読解文の筆者は、NHKのどの番組を見て久々に文章を記したのか、番組名を答えてください。

-- 読解文 --

++++++++++

ティン・パン・アレーのSIDEWAYS

季節が流れていく。音楽が聴こえてくる。

甦る奇蹟と、奇跡の向こう側。

NHK「みんなでエール」を見て、久々に記す。

 

やさしさに包まれたなら」はいい曲だった。好きな曲だった。

 

ただ、私が、ユーミンのライブに通った10代後半から20代半ば、

80年代始めから終わりにかけて、

この曲をライブで聴くことはほとんどなかった。

セカンド・シングル、荒井時代の名曲だが過去の曲という扱いだったと思う。

 

ざっと記憶しているだけでも1979年「マジカル・パンプキン」ツアーを最後に、

1988年「ディライト・スライト・ライト・キッス」ツアーまで、

この曲がツアーのセットリストに登場することはなかったと思う。

++++++++++

-- データ抜粋 --
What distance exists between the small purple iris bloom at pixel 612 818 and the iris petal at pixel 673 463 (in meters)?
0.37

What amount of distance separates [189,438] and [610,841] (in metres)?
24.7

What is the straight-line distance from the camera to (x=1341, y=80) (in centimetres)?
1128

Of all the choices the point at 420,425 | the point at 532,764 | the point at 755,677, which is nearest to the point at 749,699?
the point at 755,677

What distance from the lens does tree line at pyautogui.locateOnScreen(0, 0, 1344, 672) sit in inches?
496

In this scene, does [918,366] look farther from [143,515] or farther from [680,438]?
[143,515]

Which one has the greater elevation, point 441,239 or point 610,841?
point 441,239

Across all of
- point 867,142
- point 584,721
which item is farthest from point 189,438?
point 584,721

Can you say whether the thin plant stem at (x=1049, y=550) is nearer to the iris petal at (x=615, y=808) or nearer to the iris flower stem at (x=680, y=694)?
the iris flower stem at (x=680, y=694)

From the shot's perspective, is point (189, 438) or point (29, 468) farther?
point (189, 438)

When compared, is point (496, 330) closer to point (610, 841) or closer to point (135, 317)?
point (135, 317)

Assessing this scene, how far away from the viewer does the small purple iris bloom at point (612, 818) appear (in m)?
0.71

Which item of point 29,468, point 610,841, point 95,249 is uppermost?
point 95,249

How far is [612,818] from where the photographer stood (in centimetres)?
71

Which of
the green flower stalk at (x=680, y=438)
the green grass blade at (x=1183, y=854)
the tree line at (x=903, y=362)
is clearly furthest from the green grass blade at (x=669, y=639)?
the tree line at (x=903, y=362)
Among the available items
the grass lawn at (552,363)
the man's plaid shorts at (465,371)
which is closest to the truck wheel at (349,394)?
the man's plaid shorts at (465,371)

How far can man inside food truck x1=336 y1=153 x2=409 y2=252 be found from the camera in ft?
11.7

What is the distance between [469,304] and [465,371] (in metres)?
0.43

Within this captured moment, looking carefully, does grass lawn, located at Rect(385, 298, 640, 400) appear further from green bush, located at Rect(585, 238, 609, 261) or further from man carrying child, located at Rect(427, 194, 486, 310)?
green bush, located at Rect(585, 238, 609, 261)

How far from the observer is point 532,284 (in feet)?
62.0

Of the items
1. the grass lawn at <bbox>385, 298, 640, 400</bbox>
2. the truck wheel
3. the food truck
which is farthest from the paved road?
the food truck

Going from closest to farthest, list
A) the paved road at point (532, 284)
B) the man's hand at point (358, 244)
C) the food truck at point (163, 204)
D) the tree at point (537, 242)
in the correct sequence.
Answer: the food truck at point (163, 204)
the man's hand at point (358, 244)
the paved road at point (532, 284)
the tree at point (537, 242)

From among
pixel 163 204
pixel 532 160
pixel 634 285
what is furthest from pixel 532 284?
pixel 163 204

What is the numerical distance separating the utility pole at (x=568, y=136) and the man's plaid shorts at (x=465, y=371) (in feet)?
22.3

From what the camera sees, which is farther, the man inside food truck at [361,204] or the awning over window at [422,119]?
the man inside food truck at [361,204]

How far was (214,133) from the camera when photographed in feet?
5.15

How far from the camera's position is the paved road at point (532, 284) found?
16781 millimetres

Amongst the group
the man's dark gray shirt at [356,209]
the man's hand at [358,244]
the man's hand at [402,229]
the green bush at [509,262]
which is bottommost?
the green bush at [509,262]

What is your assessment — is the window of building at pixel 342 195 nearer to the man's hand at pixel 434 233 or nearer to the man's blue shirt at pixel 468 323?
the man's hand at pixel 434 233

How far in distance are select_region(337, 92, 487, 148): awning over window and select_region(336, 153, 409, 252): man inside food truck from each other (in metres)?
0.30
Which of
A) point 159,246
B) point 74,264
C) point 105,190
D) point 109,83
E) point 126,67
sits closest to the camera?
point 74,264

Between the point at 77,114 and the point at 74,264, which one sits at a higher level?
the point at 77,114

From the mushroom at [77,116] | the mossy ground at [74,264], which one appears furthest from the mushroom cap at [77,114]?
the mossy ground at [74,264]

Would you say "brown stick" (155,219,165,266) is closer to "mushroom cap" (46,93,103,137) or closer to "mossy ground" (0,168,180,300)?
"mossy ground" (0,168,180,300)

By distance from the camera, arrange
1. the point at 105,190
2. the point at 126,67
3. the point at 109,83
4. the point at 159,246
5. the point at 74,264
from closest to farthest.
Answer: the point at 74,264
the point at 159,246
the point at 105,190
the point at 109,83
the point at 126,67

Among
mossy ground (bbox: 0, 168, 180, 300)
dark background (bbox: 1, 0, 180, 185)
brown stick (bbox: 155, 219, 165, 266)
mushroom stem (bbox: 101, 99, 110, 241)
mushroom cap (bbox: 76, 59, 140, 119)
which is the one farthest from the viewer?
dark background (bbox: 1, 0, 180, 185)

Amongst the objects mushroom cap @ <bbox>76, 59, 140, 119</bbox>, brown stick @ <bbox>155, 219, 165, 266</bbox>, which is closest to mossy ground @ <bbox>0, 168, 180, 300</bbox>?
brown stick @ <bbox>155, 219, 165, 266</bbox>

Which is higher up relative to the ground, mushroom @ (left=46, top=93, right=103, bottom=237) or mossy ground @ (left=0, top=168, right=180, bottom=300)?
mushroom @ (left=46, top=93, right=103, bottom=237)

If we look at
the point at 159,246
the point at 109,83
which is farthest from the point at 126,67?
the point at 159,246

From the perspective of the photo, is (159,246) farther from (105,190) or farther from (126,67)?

++++++++++

-- 最終回答 --
「みんなでエール」